Intermittent fasting and calorie restriction induce the process of autophagy, the cellular self-cleansing process that rids cells of junk. Autophagy notably declines with age, leading to a decreased ability to clear damage, and since aging just is an increase in damage, the decline in autophagy leads to even more damage in a vicious cycle.
Could intermittent fasting help protect against a decline in brain function? Yes, it could.
Consider that a drug that induces autophagy is neuroprotective and decreased the accumulation of misfolded, junk proteins.2
But we can get the same or similar results without a drug.
Short-term fasting induces profound neuronal autophagy.3
Disruption of autophagy—a key homeostatic process in which cytosolic components are degraded and recycled through lysosomes—can cause neurodegeneration in tissue culture and in vivo. Up-regulation of this pathway may be neuroprotective, and much effort is being invested in developing drugs that cross the blood brain barrier and increase neuronal autophagy. One well-recognized way of inducing autophagy is by food restriction, which up-regulates autophagy in many organs including the liver; but current dogma holds that the brain escapes this effect, perhaps because it is a metabolically-privileged site. …we show that short-term fasting leads to a dramatic up-regulation in neuronal autophagy… Our data lead us to speculate that sporadic fasting might represent a simple, safe and inexpensive means to promote this potentially-therapeutic neuronal response.
How does this work? The answer is simple: in the absence of food, the body needs certain constituents to maintain normal function. For energy, it breaks down fat — obviously, since you lose fat when you don’t eat.
The body also requires amino acids, the constituents of protein molecules. Autophagy breaks down proteins to supply amino acids, and in something of a miracle of biological function, it preferentially selects misfolded and non-functional proteins for destruction.
Hence increasing autophagy through fasting leads to better brain health.4
A recent study found that the hormone ghrelin stimulates autophagy in neurons (brain cells).5
Ghrelin is known as the hunger hormone and has a central role in the regulation of feeding.6
This all makes sense: fasting stimulates hunger through the increase in ghrelin, which in turn stimulates autophagy.
Another implication of the role of ghrelin in hunger and autophagy is that if you actually feel hungry, your autophagy rate has likely gone way up — a good thing. So if you get hungry while fasting, just realize that you’re promoting a very healthful process in your body — not to mention the promotion of fat loss.
It turns out that other hormones are important to stimulating autophagy too. A group investigating a cell-culture model of autophagy found that omitting a certain supplemental nutrient formula from the culture potently induced autophagy.7
By a process of elimination, they discovered that the absence of one ingredient in the cell-culture supplement caused a large increase in autophagy, and that ingredient was the hormone insulin.
Insulin is produced in response to carbohydrates and protein in food. (Ingestion of fat causes little or no increase in insulin.) Fasting produces a potent and swift drop in insulin levels.
In our era of high-carb food and 24/7 food availability, most people’s insulin levels never drop much, leading to insulin resistance and obesity. They never go long enough without food, especially carbohydrates, to see much of a drop in insulin.
This has implications for aging. Eating all the time will accelerate the aging process.
The brains of overweight people show much more shrinkage and are functionally ten years older than the brains of lean people.8
This could be due to inflammation caused by excess fat tissue, or through insulin levels that are always high, or some other mechanism(s).

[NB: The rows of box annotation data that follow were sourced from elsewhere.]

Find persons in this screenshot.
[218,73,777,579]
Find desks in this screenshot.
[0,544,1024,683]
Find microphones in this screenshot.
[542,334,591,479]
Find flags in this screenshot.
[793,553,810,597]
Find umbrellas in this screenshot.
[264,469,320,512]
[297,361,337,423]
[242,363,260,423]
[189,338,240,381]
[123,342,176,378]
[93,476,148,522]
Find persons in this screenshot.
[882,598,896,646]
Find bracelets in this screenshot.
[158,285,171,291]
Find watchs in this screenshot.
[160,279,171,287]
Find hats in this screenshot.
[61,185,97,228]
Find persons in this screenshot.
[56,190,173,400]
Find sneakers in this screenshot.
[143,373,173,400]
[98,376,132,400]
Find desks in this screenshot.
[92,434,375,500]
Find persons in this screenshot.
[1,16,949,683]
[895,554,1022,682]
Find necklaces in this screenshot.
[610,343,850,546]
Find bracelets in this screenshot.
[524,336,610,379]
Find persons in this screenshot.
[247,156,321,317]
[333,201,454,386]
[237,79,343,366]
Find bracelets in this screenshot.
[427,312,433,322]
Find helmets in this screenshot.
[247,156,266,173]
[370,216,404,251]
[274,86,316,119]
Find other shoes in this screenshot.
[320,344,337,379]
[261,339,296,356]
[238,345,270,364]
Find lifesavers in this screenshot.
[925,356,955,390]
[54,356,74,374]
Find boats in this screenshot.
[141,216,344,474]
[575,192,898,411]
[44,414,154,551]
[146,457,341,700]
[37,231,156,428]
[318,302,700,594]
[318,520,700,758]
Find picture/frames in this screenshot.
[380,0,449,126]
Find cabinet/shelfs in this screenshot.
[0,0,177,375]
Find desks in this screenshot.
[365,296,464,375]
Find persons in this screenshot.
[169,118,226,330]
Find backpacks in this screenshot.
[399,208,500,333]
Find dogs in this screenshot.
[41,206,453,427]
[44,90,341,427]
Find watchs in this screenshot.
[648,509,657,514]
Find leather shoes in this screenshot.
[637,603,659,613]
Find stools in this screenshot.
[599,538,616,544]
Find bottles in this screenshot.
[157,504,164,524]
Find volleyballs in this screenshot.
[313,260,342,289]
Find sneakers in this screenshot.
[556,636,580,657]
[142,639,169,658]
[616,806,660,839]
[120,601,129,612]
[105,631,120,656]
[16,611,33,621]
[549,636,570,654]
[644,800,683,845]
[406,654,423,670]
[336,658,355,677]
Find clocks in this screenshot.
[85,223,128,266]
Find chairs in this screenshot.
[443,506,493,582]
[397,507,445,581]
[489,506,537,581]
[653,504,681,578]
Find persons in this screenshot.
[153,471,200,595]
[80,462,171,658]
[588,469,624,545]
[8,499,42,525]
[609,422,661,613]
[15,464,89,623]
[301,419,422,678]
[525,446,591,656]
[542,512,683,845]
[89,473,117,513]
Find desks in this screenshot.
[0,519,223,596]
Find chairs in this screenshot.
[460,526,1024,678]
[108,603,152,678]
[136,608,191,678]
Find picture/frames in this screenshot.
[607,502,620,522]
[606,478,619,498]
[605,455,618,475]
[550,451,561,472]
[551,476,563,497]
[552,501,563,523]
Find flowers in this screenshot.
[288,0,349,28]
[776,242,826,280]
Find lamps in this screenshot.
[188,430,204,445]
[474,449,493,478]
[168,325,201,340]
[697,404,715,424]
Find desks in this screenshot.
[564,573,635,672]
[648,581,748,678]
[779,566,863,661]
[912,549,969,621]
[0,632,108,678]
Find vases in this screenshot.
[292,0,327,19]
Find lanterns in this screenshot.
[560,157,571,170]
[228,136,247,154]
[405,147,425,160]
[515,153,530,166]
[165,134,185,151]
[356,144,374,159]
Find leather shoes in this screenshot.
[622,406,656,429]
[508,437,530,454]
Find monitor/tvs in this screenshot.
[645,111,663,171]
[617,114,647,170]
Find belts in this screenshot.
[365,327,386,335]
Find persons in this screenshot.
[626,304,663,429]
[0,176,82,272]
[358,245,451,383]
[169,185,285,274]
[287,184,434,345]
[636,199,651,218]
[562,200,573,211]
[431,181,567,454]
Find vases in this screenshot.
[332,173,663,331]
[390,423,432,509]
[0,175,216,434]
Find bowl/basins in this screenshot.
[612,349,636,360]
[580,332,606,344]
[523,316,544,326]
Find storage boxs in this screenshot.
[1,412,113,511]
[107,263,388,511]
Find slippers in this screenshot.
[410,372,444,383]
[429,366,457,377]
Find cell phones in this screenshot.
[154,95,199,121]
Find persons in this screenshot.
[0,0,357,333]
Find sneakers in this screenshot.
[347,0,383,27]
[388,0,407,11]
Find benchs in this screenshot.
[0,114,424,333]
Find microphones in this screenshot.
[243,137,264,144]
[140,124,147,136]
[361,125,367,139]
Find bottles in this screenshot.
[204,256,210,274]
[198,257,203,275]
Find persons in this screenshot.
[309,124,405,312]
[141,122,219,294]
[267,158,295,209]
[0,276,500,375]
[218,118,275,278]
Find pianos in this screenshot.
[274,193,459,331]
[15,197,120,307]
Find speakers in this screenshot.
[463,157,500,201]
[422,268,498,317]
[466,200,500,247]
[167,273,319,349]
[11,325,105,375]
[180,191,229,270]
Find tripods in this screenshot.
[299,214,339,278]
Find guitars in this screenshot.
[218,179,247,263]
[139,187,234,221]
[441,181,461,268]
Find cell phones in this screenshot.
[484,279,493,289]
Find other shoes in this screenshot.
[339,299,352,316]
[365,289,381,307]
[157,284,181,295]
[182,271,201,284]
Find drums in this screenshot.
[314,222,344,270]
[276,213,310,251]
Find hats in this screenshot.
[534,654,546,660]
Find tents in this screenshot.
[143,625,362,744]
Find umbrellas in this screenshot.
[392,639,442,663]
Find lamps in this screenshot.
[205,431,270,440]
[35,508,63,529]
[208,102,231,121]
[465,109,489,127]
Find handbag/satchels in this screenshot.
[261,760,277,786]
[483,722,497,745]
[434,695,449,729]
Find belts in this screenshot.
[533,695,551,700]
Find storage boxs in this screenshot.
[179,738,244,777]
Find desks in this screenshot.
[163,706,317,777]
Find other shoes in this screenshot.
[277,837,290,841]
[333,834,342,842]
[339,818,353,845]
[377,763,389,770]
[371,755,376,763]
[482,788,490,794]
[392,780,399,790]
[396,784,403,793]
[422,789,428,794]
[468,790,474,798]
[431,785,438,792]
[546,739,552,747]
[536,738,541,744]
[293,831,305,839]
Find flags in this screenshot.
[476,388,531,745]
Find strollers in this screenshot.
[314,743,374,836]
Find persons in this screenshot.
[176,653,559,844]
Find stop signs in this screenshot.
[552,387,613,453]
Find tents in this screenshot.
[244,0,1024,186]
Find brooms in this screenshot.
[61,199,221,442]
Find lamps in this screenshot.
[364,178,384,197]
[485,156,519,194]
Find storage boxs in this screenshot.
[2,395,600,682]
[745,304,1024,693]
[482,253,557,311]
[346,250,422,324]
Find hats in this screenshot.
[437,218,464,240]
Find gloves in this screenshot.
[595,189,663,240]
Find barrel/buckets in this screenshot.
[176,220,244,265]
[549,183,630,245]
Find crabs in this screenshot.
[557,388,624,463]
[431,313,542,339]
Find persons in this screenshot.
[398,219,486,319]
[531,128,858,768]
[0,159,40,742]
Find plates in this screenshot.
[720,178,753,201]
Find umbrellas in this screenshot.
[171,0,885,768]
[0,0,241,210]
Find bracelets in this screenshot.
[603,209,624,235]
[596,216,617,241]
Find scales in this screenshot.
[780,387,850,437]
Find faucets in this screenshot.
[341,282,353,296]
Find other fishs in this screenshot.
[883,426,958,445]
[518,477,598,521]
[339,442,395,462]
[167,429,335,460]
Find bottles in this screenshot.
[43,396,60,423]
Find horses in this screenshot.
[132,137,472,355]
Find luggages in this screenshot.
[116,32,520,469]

Fasting at least some of the time is necessary for good brain health and slowing the aging process.
My speculation is that even someone who fasts only 12 hours a day, i.e. between dinner and breakfast, would have a dramatically lower chance of brain disorders. These days, most people don’t do that.
You could greatly increase brain health by fasting longer, such as 16 hours or more, say from dinner until lunchtime the next day. Or longer, even 24 hours or more.